Evangel is so committed to celebrating diversity, in fact, that three years ago, after studying the changing demographics of the city of 38,000, Heitman sensed the need to develop a separate Indian congregation to minister specifically to the growing South Asian community in the area.
“Within a 10-minute radius around Evangel, you could visit 10 mosques or Hindu temples,” Heitman says. “We wanted to respond in a way that the Indian population could receive Christ.” So, Evangel planted a Parent Affiliated Church (PAC) called Evangel Indian Church. This congregation, which now averages 40 adults weekly, worships in four different languages — Hindi, Tamil, Telugu, and Malayalam — while hearing a sermon in English.
“When we’re in just one cultural context, we tend to forget the good things God does through other people from other cultures,” says Rennet Premnath, Evangel Indian Church’s pastor. “When we enable our congregation to worship in their own tongue, we experience a beautiful coming together and appreciation of what God longs to do through every tribe, every nation, every tongue.”
With Evangel Indian Church doing well, and with the goal of seeing more leaders rising out of the church to transform the community for God’s kingdom, Heitman turned the church’s sights on reaching another demographic: Hispanics, which make up the largest portion of the suburb’s population, 38 percent. Soon, Evangel had its second PAC, with Elvin Villanueva as its pastor, offering both worship and the message in Spanish. Now, after two years, this congregation averages 75.
But with so many nationalities in the area, Heitman wasn’t finished leading the church into deeper levels of diversity. Recently Evangel added a third daughter congregation —this one ministering to Mongolians, under the leadership of Batbold Munkhzul.

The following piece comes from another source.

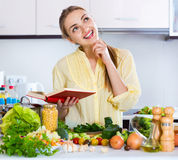 Positive girl reading book with recipes of vegetables Royalty Free Stock Photography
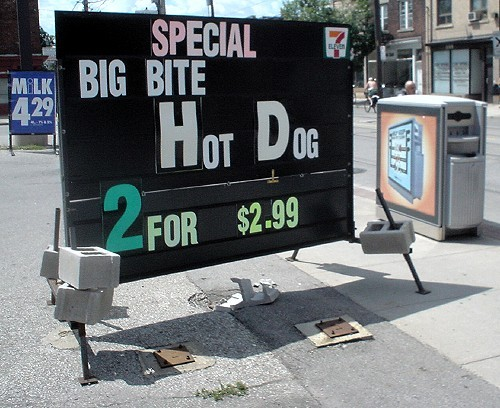 Four-foot-high billboard with garbage receptacle on the edge sits at curb, while movable 7-Eleven sign, held down by bricks, reads SPECIAL BIG BITE HOT DOG 2 FOR $2.99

“Many people don’t realize that Chicago has the largest population of Mongolians in the United States,” says Heitman. “So why not reach them in their own language?” Currently working toward full PAC status, once obtained this congregation will be the first Mongolian church in the U.S. Assemblies of God.
But Heitman still has other groups in mind.
“We are praying about the opportunity to reach the Polish and Russian populations of Chicagoland,” he says.
For now, all the congregations meet on Sunday mornings at the Evangel campus, which has a large building. While the English services occur in the main auditorium, the other congregations meet at different times in the west auditorium. And although the worship portions of the services differ, the sermons are the same, but with unique attentiveness for South Asian, Hispanic, and Mongolian audiences. Heitman empowers each ethnic pastor to make the message relevant to their culture.
Great diversity always carries a risk, of course, of preferring ethnicity over the Lord. Evangel leaders combat that by constantly focusing on one purpose, so that even in the midst of celebrating different ethnicities and allowing for different approaches in leadership, they still remain unified in their vision for the church.
“The world is at our doorstep,” says Heitman. “Scripture mandates that we reach the world — and it’s right here!”